People do seem to use the system sensibly, taking a bike to go somewhere. Doing their stuff, then taking a second bike home such that the don't keep the same one for >30 minutes to incur the extra (small) charges.
Hamburg has these bikes too, since about 5 years or so. They have an App to unlock the bikes from a station. These stations are everywhere. It's such a nice addition to public transportation! And it's free for 30min, which is enough for most rides.
Rudeness and inconsiderateness are everywhere, but as anyone who has lived in China for a long period of time can tell you, it is endemic in China. I'm not aware of any place where the problem is generally thought to be as bad.
Why, I don't know. The one-two punches of the Great Leap Forward and Cultural Revolution come to mind. As to why China was affected more than other places that suffered similar trauma, maybe it's because China is big enough that it can serve as its own world. Most Chinese people can choose to have no dealings with foreigners if they want, unlike somewhere like, say, Cambodia.
The bikes certainly aren't causing some wave of inconsiderateness. It's just a more visible way for the extreme inconsiderateness of the general mentality in China to be expressed.

EXTRACTED DATA:
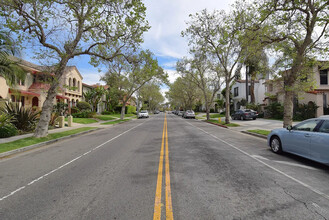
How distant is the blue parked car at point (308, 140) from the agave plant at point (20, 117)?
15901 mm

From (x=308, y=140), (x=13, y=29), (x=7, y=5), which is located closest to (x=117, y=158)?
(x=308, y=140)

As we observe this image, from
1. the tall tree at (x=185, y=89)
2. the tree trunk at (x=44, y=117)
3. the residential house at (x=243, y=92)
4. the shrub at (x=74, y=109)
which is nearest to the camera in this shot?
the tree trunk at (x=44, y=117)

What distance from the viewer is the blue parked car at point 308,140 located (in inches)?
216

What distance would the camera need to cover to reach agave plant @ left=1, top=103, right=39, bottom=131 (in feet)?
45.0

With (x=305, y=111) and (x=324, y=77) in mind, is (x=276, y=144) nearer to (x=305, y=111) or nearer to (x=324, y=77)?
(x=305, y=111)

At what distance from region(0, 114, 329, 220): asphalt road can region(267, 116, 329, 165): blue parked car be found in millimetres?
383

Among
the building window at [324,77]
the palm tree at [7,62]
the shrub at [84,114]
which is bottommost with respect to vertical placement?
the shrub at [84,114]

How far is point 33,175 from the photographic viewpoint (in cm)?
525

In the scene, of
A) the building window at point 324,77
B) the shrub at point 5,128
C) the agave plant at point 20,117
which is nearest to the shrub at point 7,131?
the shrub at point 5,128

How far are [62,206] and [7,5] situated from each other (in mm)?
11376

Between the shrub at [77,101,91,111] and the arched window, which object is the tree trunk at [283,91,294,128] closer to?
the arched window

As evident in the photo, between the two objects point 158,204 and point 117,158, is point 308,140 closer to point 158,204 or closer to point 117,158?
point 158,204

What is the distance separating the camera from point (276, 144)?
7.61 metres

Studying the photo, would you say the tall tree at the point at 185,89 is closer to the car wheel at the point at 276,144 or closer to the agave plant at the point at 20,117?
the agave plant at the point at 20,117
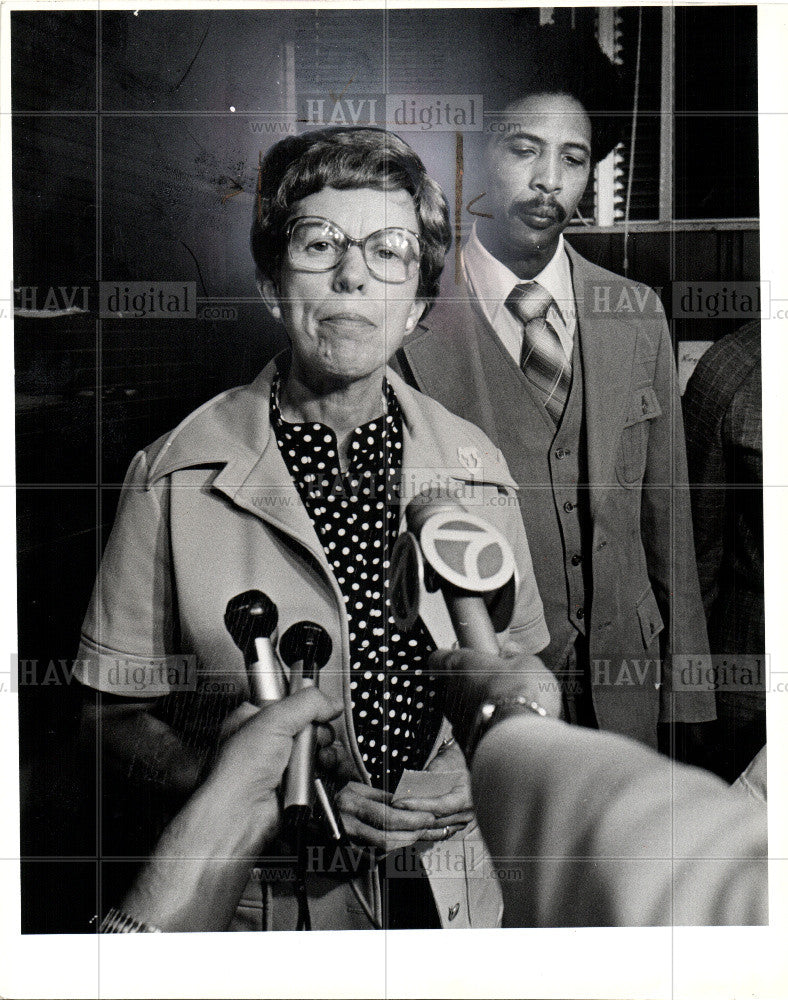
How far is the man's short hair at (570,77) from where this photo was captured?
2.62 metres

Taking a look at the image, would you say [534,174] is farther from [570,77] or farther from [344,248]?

SHORT EXERCISE 1: In the bike-sharing passage, how long is a ride free in Hamburg?
SHORT EXERCISE 2: Return the part of the bike-sharing passage starting with "Rudeness and inconsiderateness" and going on through "to be as bad.".
You won't need the items for any of this.

SOLUTION 1: 30 minutes.

SOLUTION 2:
Rudeness and inconsiderateness are everywhere, but as anyone who has lived in China for a long period of time can tell you, it is endemic in China. I'm not aware of any place where the problem is generally thought to be as bad.